Look through the records, and whenever a line includes the word "burst", copy it.
(Data under study)
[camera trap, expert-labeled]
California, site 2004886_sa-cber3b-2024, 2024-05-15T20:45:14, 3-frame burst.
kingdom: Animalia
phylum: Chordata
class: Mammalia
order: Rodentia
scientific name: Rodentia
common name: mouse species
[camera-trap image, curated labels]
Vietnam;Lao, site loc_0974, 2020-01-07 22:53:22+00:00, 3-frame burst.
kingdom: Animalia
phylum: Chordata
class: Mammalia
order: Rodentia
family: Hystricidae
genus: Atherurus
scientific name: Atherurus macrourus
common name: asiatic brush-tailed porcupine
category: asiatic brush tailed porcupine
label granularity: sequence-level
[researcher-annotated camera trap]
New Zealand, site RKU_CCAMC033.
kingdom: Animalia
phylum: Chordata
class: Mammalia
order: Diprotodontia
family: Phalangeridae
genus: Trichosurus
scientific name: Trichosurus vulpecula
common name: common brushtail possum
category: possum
(End Data under study)
▸ Problem solution
California, site 2004886_sa-cber3b-2024, 2024-05-15T20:45:14, 3-frame burst.
Vietnam;Lao, site loc_0974, 2020-01-07 22:53:22+00:00, 3-frame burst.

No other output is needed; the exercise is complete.